## TASK GOAL
Copy out every one of the records below line for line, changing nothing.

= = = = =

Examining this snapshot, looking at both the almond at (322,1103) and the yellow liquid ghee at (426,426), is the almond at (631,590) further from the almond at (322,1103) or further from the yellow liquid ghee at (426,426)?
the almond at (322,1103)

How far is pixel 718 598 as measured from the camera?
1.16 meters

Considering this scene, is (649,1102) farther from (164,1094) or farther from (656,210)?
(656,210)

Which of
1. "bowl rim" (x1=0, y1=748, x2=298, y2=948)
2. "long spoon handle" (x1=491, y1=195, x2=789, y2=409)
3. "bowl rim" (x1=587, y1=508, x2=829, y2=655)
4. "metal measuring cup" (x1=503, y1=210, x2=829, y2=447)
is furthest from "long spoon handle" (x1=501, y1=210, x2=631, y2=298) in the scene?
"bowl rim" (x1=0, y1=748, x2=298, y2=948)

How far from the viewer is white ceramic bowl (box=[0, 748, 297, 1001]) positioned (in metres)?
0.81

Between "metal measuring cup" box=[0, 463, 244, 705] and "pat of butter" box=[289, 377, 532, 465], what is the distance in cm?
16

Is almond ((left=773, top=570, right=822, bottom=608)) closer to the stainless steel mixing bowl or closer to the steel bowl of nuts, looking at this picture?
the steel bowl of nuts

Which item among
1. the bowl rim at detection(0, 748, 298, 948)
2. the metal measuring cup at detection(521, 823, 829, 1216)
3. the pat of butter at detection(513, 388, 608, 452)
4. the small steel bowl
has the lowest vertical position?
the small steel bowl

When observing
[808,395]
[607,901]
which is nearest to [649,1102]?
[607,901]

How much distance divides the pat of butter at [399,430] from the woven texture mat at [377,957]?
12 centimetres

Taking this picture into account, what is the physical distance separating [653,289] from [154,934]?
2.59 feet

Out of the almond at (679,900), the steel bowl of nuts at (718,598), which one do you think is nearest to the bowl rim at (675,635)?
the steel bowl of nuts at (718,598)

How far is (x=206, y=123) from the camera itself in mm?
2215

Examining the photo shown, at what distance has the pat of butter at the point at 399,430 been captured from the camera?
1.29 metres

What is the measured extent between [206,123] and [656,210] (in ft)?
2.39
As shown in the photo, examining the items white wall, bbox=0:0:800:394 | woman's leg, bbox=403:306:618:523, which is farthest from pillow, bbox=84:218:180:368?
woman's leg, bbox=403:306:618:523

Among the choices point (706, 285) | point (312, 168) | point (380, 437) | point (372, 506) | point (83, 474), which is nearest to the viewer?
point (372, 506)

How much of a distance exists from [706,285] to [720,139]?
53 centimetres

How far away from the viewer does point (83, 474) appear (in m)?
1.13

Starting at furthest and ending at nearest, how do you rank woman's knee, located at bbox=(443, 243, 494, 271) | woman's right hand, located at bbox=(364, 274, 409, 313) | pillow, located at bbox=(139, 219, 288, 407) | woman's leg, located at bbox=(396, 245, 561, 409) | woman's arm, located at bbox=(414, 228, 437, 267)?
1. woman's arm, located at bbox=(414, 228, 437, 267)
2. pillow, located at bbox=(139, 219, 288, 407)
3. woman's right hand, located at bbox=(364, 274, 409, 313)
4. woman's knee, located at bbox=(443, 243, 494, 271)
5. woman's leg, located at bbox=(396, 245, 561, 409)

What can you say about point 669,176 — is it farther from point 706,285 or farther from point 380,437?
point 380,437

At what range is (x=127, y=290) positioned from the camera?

= = = = =

## SOLUTION FOR THIS TASK
Examining this snapshot, looking at both the almond at (322,1103) and the yellow liquid ghee at (426,426), is the almond at (631,590) further from the almond at (322,1103) or further from the yellow liquid ghee at (426,426)?
the almond at (322,1103)

How far is pixel 718 598 as measured from the camera?
1.16 meters

Considering this scene, is (649,1102) farther from (164,1094) or farther from (656,210)?
(656,210)

Which of
1. "bowl rim" (x1=0, y1=748, x2=298, y2=948)
2. "long spoon handle" (x1=491, y1=195, x2=789, y2=409)
3. "bowl rim" (x1=587, y1=508, x2=829, y2=655)
4. "metal measuring cup" (x1=503, y1=210, x2=829, y2=447)
is furthest from "long spoon handle" (x1=501, y1=210, x2=631, y2=298) in the scene?
"bowl rim" (x1=0, y1=748, x2=298, y2=948)

How far from the viewer is white ceramic bowl (box=[0, 748, 297, 1001]) positioned (in metres)?
0.81

Between "metal measuring cup" box=[0, 463, 244, 705] and "pat of butter" box=[289, 377, 532, 465], what is the distance in cm?
16

Is almond ((left=773, top=570, right=822, bottom=608)) closer to the stainless steel mixing bowl or closer to the steel bowl of nuts, looking at this picture?
the steel bowl of nuts

Which item among
1. the bowl rim at detection(0, 748, 298, 948)
2. the metal measuring cup at detection(521, 823, 829, 1216)
3. the pat of butter at detection(513, 388, 608, 452)
4. the small steel bowl
has the lowest vertical position?
the small steel bowl

When observing
[808,395]
[607,901]
which is nearest to [649,1102]?
[607,901]

How much distance divides the pat of butter at [399,430] from the woven texture mat at [377,957]?
12 centimetres

Taking this picture into account, what is the physical distance separating [653,289] from [154,934]?
2.59 feet

Out of the almond at (679,900), the steel bowl of nuts at (718,598), which one do you think is nearest to the bowl rim at (675,635)?
the steel bowl of nuts at (718,598)

How far is (x=206, y=123) from the camera itself in mm?
2215

Examining the photo shown, at what distance has the pat of butter at the point at 399,430 been captured from the camera?
1.29 metres

What is the measured extent between [206,123] and [656,210] (in ft)?
2.39
As shown in the photo, examining the items white wall, bbox=0:0:800:394 | woman's leg, bbox=403:306:618:523, which is farthest from pillow, bbox=84:218:180:368?
woman's leg, bbox=403:306:618:523

Among the choices point (706, 285) | point (312, 168) | point (380, 437) | point (372, 506) | point (83, 474), which is nearest to the viewer?
point (372, 506)

How much of a distance exists from [706,285] to [720,139]?
53 centimetres

How far away from the viewer does point (83, 474) appear (in m)?
1.13

Starting at furthest and ending at nearest, how do you rank woman's knee, located at bbox=(443, 243, 494, 271) | woman's right hand, located at bbox=(364, 274, 409, 313) | pillow, located at bbox=(139, 219, 288, 407) | woman's leg, located at bbox=(396, 245, 561, 409) | woman's arm, located at bbox=(414, 228, 437, 267)?
1. woman's arm, located at bbox=(414, 228, 437, 267)
2. pillow, located at bbox=(139, 219, 288, 407)
3. woman's right hand, located at bbox=(364, 274, 409, 313)
4. woman's knee, located at bbox=(443, 243, 494, 271)
5. woman's leg, located at bbox=(396, 245, 561, 409)

What can you say about point 669,176 — is it farther from point 706,285 or farther from point 380,437?
point 380,437

At what range is (x=127, y=290) positioned from the camera?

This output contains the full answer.